Sans vouloir inquiéter personne, le meilleur moyen de se figurer ces prochaines semaines sans football, c’est encore de lire La Peste. Car il y a des pages assez étonnantes dans ce chef-d’œuvre qui méritent que l’amateur profite des heures sans match ou sans public (ce qui revient au même) pour y prendre quelques leçons tactiques. Dans le Oran de Camus, mis en quarantaine à cause du bacille, les hommes se trouvent tout à coup pris dans une sorte d’exil immobile. Condamnés à vivre enfermés en eux-mêmes dans une ville sans espoir, les hommes souffrent alors « de vivre avec une mémoire qui ne sert à rien » .
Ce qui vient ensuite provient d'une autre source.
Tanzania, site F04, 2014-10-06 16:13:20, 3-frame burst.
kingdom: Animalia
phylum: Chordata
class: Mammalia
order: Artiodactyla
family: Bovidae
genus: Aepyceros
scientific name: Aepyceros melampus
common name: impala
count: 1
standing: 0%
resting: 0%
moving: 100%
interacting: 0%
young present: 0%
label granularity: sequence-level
Au resto espagnol où Rambert, le héros, retrouve un contact pour s’échapper de l’état de siège, l’atmosphère est lourde. Les hommes se taisent en digérant des mauvaises nouvelles qui tombent inexorablement à la radio. Rambert hésite à prendre la parole. Et pour parler de quoi en plus ? De bubons, de germes, de bactéries ? Mieux vaut éviter de braquer son éventuel passeur en philosophant sur l’absurdité de cette épidémie. Ce n’est pas avec ce genre de conversation qu’on se fait des amis. Mais tout à coup, Rambert devine quelque chose. Sans doute à cause de ses jambes et de son étrange allure, le journaliste remarque que Gonzalez, son contact, « (est) joueur de football » . Le silence se rompt tout à coup et s’ensuit alors une conversation à bâtons rompus. « On parla donc du championnat de France, de la valeur des équipes professionnelles anglaises et de la tactique du W. »

Chapman et le demi-centre

Rappelons que parler des bienfaits du W à ce moment précis, c’est se plonger dans une controverse tactique d’avant-peste : fallait-il oui ou non renoncer au W au profit du WM ? C’est-à-dire faire descendre un demi en défense centrale (comme l’Arsenal de Chapman dans les années 1930) ou bien laisser le demi-centre organiser le jeu vers l’avant (comme les européens). En somme, fallait-il succomber au football scientifique prôné par les Anglais et abandonner par conséquent l’idéal continental d’un football offensif ? En réalité, les hommes, quand ils sont enfermés dans une peste, n’hésitent pas longtemps : « À la fin du déjeuner, le cheval (le surnom de Gonzalez, N.D.L.A.) s’était tout à fait animé et il tutoyait Rambert pour le persuader qu’il n’y avait pas plus belle place dans une équipe que celle de demi-centre.« Tu comprends, disait-il,le demi-centre, c’est celui qui distribue le jeu. Et distribuer le jeu, c’est ça le football. » » À la fin de cette conversation, une poignée de mains est échangée. Le marché est conclu.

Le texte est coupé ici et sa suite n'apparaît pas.